В этой связи типичен стыдливо умалчиваемый в якутском литературоведении панегерик Платона Ойунского под названием “Оппозистан Боотур” (1927г.), где аппеляция к фольклорным сюжетам “правдивого воссоздания картины классовой дифференциации на селе” выплёскивается в курьёзно-юмористическую по нынешним временам терминологию: Ленин - “король революции”, Сталин - “князь трудящихся”, Троцкий - “коммунистическая голова”, Маркс - “апостол” и т.д.
II. Метафора "непогрешимости"
"Непогрешимость" обусловливалась функцией мифического общения правителя как безусловного авторитета с духами первопредков: "Сталин - это Ленин сегодня!", "Маркс-Энгельс-Ленин-Сталин - вожди мирового пролетариата!", “Говорим Ленин - подразумеваем партия, говорим партия - подразумеваем Ленин!". Легитимность автоматически (через уподобление и отождествление) обеспечивала "непогрешимость" и фантастическую способность вождей принимать "единственно верные", "подлинно научные", "правильные" решения в любой ситуации. Российские вожди были непогрешимей папы римского - без всяких догматов: “Там, где бег олений, северные огни цветут, о коммунизме, о Марксе, о Ленине заговорил якут” (Турсун-заде).

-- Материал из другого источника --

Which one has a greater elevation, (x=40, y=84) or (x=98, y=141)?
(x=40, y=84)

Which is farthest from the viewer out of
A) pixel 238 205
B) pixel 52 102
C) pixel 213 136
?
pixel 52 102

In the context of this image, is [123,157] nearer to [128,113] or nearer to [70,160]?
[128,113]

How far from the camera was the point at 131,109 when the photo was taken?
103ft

III. Метафора “сакрального центра”.
Понятие “сакральльность” происходит от латинского “cacrarum”, т.е. “посвященный богам”, “святой”). "Москва - столица нашей Родины!", "Друга я никогда не забуду, если с ним подружился в Москве!" В топонимике столицы Кремль, Мавзолей, Красная площадь - не просто географические объекты. Первопрестольная, начиная с Кремля (этого маленького городка в огромном мегаполисе), являет воплощённую святость. Отношение к Мавзолею простого труженика сопоставимо с отношением магометанина-паломника к священному камню Кааба. Златоглавая - "образцовый коммунистический город", представляет собой самое наилучшее, совершенное: радиальные автострады - Цветной бульвар, Садовое кольцо - как бы подчеркивают сверхсредоточие, концентрацию, централизацию. Тут всё самое-самое: театры, музеи, исследовательские институты, заводы, фабрики, вузы. Здесь рог изобилия, скатерть-самобранка, таланты и достоинства - вот что такое столица. От центра - до кольцевой автодороги действует Закон Святости: чем ближе к центру - тем больше святости.

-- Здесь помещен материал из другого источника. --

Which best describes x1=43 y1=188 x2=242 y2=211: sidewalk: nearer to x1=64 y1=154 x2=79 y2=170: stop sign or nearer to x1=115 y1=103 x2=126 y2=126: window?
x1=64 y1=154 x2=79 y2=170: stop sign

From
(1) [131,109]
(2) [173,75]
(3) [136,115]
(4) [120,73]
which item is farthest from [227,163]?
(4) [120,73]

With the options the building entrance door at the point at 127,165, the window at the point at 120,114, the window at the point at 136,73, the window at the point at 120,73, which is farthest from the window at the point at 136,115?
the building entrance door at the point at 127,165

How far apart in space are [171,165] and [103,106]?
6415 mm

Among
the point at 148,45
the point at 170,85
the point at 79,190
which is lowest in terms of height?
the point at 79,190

Но даже за пределами Белокаменной сакральность пространства присутствует: чем дальше от центра – тем меньше святости. Понятие “101-го километра” – радиальное кольцо от столицы, запретная черта оседлости для ссыльнопоселенцев. Зона не обозначена на географических картах, но является не меньшей реальностью, чем колючая проволока и сторожевые вышки ГУЛАГ. Ни один контрреволюционный элемент не проскочит: “дорогие москвичи, доброй вам ночи!”.
Итак, “от Москвы до самых до окраин” - хотя везде разруха, тлен, запустение, воровство, в магазинах ничего нет - святость пространства не утрачивалась: "Широка страна моя родная!" Куда бы ни кинь взор - наткнёмся на государственные рубежи: "Границы всегда на замке!" Там стоит, как мифический Цербер у врат Аида, бдительный страж-пограничник Карацупа с умной собакой Тризором.

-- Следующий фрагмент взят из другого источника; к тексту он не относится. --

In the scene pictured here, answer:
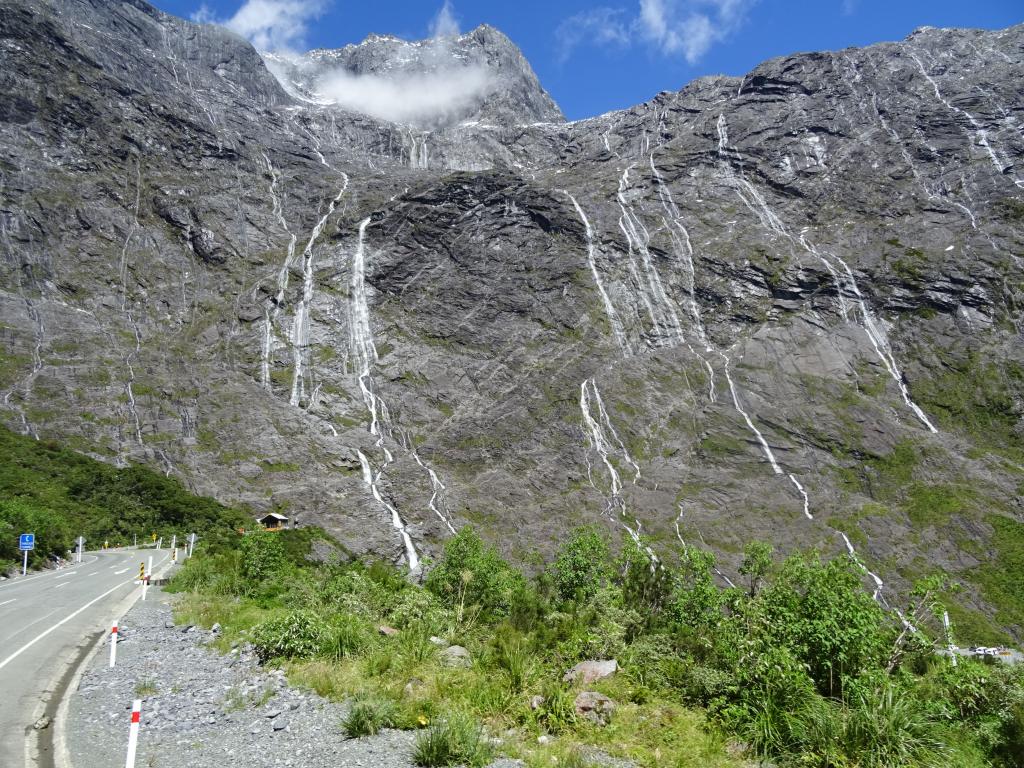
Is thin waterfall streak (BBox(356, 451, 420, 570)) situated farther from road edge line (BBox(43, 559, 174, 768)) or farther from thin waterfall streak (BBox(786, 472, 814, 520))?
road edge line (BBox(43, 559, 174, 768))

Поэт-олонхосут С.Зверев взахлёб поёт дифирамбы в “Сказании о великой Москве”: “Москва, тобой развеяна незнаний мгла! Москва, ты зори разума зажгла! Ведь ты обителью всегда была мужей искусств, науки и труда. Ты – центр, где рос и креп из рода в род великий русский богатырь – народ!”.
Писатель Сафрон Данилов в 1949г., нацепив на нос розовые очки, отправляется в творческую командировку на Колыму и попадает в прекрасный край, где “Советская власть открыла эру претворения в жизнь самой светлой меты”, о чем и повествует в очерке “Огни счастья”. И только потом, спустя десятилетия, читатель содрогнулся суровой шаламовской правдой “Колымских рассказов”, воспоминаниями Анатолия Жигулина, Льва Розгона, Александра Солженицына. Для узников колымских лагерей пространство Нижней Колымы являлось последним кругом ада, “эрой воплощённой смерти”, где время останавливалось и в нём, в безвременье, наступала вечность, после контрольного выстрела в затылок. Если не жалко пули: “Будь проклята ты, Колыма…”.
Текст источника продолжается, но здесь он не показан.